Recentemente, uma proposta impagável foi objeto da coluna do economista Samuel Pessôa,
que ficou impressionado com seus potenciais efeitos sobre a redução da
desigualdade, mas, depois de mostrar ser a proposta inviável, lamentou e
ficou por isso mesmo. É compreensível que existam temores de natureza
fiscal sobre a adoção de um programa que, à primeira vista, pode parecer
impossível de custear. Não é compreensível, entretanto, deixar de lado
propostas que hoje fazem parte do debate interno.
É evidente que
um programa de renda básica formulado como simples extensão do atual
auxílio emergencial é custoso: os cálculos mostram que o gasto com esse
programa alcançaria facilmente cerca de 7 pontos porcentuais do PIB.
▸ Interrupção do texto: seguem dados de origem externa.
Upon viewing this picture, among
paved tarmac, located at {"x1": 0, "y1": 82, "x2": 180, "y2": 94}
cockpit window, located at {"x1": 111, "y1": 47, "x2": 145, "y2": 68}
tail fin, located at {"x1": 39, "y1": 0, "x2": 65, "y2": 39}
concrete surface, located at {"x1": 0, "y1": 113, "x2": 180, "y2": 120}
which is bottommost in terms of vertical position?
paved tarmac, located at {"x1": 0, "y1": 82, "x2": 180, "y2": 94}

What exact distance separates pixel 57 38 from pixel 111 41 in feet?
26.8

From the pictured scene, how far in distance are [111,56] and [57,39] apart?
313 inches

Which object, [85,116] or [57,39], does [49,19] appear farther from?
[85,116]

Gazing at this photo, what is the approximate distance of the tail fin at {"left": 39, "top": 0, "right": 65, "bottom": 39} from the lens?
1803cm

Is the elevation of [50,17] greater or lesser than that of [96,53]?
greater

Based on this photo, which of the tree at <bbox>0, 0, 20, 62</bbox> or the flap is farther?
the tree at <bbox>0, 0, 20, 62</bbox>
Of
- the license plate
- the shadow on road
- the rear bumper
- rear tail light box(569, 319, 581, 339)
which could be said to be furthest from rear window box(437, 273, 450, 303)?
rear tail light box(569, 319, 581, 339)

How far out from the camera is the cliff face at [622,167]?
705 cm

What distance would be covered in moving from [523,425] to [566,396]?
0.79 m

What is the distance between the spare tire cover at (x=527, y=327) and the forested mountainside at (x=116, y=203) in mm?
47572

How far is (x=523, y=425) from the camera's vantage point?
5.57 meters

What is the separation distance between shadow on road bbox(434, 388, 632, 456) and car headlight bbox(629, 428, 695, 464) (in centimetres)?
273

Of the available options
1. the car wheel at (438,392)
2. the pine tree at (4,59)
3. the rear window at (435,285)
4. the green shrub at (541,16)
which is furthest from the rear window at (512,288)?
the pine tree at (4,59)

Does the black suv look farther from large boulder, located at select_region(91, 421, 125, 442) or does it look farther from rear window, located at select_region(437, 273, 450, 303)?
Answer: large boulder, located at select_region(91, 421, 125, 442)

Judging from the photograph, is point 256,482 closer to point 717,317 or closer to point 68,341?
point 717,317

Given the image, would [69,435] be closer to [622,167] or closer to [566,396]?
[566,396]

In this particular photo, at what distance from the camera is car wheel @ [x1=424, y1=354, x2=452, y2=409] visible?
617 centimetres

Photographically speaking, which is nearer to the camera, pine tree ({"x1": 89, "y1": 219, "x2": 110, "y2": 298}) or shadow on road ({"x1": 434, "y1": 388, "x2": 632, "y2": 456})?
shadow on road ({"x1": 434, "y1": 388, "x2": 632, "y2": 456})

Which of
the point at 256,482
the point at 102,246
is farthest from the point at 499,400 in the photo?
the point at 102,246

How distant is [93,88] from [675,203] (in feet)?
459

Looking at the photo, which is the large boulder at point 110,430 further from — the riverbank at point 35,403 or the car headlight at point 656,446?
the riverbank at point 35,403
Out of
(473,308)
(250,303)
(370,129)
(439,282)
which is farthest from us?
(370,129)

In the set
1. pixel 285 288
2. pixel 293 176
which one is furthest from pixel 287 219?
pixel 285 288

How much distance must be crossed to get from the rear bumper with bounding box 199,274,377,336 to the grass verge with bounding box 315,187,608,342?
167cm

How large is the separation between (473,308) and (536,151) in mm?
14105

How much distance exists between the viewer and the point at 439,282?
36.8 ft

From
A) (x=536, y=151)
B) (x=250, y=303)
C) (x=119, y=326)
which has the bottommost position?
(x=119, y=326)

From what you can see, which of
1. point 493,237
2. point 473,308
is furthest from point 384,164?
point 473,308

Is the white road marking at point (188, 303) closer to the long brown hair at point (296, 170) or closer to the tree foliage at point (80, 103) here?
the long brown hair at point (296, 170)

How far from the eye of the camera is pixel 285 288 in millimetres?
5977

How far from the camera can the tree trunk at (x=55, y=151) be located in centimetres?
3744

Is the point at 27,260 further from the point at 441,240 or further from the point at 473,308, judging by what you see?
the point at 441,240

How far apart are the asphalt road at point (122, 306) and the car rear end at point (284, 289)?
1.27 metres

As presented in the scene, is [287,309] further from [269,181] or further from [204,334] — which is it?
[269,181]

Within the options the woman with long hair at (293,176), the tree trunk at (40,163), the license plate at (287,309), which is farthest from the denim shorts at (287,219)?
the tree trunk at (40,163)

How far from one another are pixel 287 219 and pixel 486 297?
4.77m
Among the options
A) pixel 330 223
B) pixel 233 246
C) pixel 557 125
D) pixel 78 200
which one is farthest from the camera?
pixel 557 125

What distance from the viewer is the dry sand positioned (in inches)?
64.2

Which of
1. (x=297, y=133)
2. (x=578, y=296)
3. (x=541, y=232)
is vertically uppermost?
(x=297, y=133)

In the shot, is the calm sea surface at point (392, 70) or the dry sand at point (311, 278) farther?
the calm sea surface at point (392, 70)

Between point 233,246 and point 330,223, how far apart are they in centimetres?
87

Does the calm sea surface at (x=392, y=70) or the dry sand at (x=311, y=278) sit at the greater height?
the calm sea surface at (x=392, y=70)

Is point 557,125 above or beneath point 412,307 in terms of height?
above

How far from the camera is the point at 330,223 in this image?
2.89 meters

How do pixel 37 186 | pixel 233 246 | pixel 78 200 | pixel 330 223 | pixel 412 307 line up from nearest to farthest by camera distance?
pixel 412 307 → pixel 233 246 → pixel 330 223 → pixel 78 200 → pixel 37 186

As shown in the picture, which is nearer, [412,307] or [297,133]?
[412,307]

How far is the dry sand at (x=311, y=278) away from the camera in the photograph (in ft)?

Além disso, tal programa poderia ter consequências indesejáveis do
ponto de vista do trabalhador, estimulando a informalidade quando essa
já é elevada e tende a aumentar em razão da crise. Por fim, o
financiamento da renda básica exigiria, no mínimo, a extinção de outros
programas focalizados, como o Bolsa Família,
que hoje alcança as famílias mais pobres. Por que não simplesmente
ampliar o Bolsa Família, alguns perguntam? Porque o Bolsa Família deixa
vulnerável uma massa de brasileiros que não são suficientemente pobres
para atender aos seus critérios, mas ainda assim vivem na precariedade,
oscilando entre o emprego formal e a informalidade.
Quais as
alternativas? Uma delas, proposta por pesquisadores do Ipea e da USP e
hoje tema de intensas discussões e simulações, seria pagar uma renda
mínima para todas as crianças, universalizando o benefício. Quais
crianças? Uma ideia é começar pela primeira infância, a faixa de 0 a 6
anos, que receberiam meio salário mínimo. Tal programa abrangeria um
enorme contingente de famílias pobres e vulneráveis, cobrindo as lacunas
deixadas pelos programas sociais existentes. Ao preencher essas
lacunas, o programa seria complementar aos já existentes. Não
deixaríamos de ter o Bolsa Família, ou o Benefício de Prestação Continuada,
por exemplo. Esse programa universal de proteção infantil custaria
cerca de 1,5 ponto porcentual do PIB, não elevaria a razão dívida/PIB,
não geraria inflação, e atenderia tanto à necessidade de
responsabilidade fiscal quanto a de responsabilidade social.
O
impacto total desse tipo de programa sobre as contas públicas acaba
sendo menor do que parece, e a razão é simples: trata-se de uma
transferência de renda que resulta em aumento do consumo, e o aumento do
consumo eleva a arrecadação de impostos, o que financia, em parte, o
programa. Além disso, o consumo aquece a economia e gera crescimento, de
modo que há um efeito multiplicador: com mais renda, há mais consumo e,
no fim, mais arrecadação.
O Brasil atravessa um momento único.
Nele se abre uma fresta pela qual podemos finalmente emplacar um reforço
às redes de proteção social que preencham as lacunas dos demais
programas. São dezenas de milhões de pessoas que poderão ser
beneficiadas. E tudo isso é perfeitamente pagável. E também impagável:
seu valor para a sociedade é inestimável.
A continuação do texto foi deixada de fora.